3.5. Het voorgaande brengt mee dat het bestreden oordeel op een onjuiste opvatting van het bepaalde in artikel 41 van de Wet berust. Gezien het hiervóór in 3.1.1 vermelde - in cassatie onbestreden gebleven - oordeel, moet in cassatie ervan worden uitgegaan dat de vervreemding van de aandelen in 1989 heeft plaatsgehad. Dit brengt mee dat de Inspecteur ten onrechte een bedrag als ter zake van die vervreemding genoten winst uit aanmerkelijk belang in de aanslag over het onderhavige jaar heeft begrepen. Het middel treft mitsdien doel. 's Hofs uitspraak kan niet in stand blijven. Verwijzing moet volgen voor een behandeling van het in 's Hofs uitspraak onder 3, letter c, aangeduide punt van geschil. De middelen I, III en IV behoeven geen behandeling.

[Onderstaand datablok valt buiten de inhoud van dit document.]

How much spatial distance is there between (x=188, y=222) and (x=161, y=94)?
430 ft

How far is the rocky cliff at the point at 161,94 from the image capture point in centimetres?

3.6. Middel V komt op tegen 's Hofs oordeel dat het ingevolge artikel 2, lid 1, aanhef en letter a, van het Besluit proceskosten fiscale procedures het bedrag van de proceskosten overeenkomstig het in de bijlage bij het Besluit opgenomen tarief stelt op: 2 (beroepschrift + verschijnen mondelinge behandeling) x 1,5 (wegingsfactor) x ƒ 710,-- = ƒ 2.130,--. Het middel strekt ten betoge dat het Hof ten onrechte niet wegingsfactor 2 heeft toegepast. Dit betoog treft doel. Anders dan het Hof kennelijk heeft aangenomen, moet bij de bepaling van de wegingsfactor worden uitgegaan van het bedrag van de belasting dat door de belastingplichtige betwist wordt. Het bestreden oordeel berust mitsdien in zoverre op een onjuiste opvatting van het bepaalde in het Besluit.
Nu blijkens het hiervóór in 3.2 overwogene het door belanghebbende betwiste bedrag aan belasting meer dan ƒ 50.000,-- beliep, hadden de proceskosten van het geding voor het Hof aan de zijde van belanghebbende op ƒ 2.840,-- moeten worden gesteld. Het verwijzingshof zal hiervan moeten uitgaan en voorts rekening moeten houden met de kosten na verwijzing en op grond daarvan moeten beslissen of en in hoeverre er plaats is voor een kostenveroordeling.
4. Proceskosten De Hoge Raad acht termen aanwezig voor een veroordeling in de proceskosten als bedoeld in artikel 5a van de Wet administratieve rechtspraak belastingzaken, als hierna bepaald.
5. Beslissing De Hoge Raad vernietigt de uitspraak van het Hof, behoudens de beslissing omtrent het griffierecht, verwijst het geding naar het Gerechtshof te 's-Gravenhage ter verdere behandeling en beslissing van de zaak in meervoudige kamer met inachtneming van dit arrest, gelast dat door de Staatssecretaris van Financiën aan belanghebbende wordt vergoed het door deze ter zake van de behandeling van het beroep in cassatie verschuldigd geworden griffierecht ten bedrage van ƒ 300,--, en veroordeelt de Staatssecretaris van Financiën in de kosten van het geding in cassatie aan de zijde van belanghebbende, vastgesteld op ƒ 5.680,-- voor beroepsmatig verleende rechtsbijstand.
Dit arrest is op 1 november 1995 vastgesteld door de vice-president R.J.J. Jansen als voorzitter, en de raadsheren van der Linde, Bellaart, C.H.M. Jansen en Van der Putt-Lauwers, in tegenwoordigheid van de waarnemend griffier Van Hooff, en op die datum in het openbaar uitgesproken.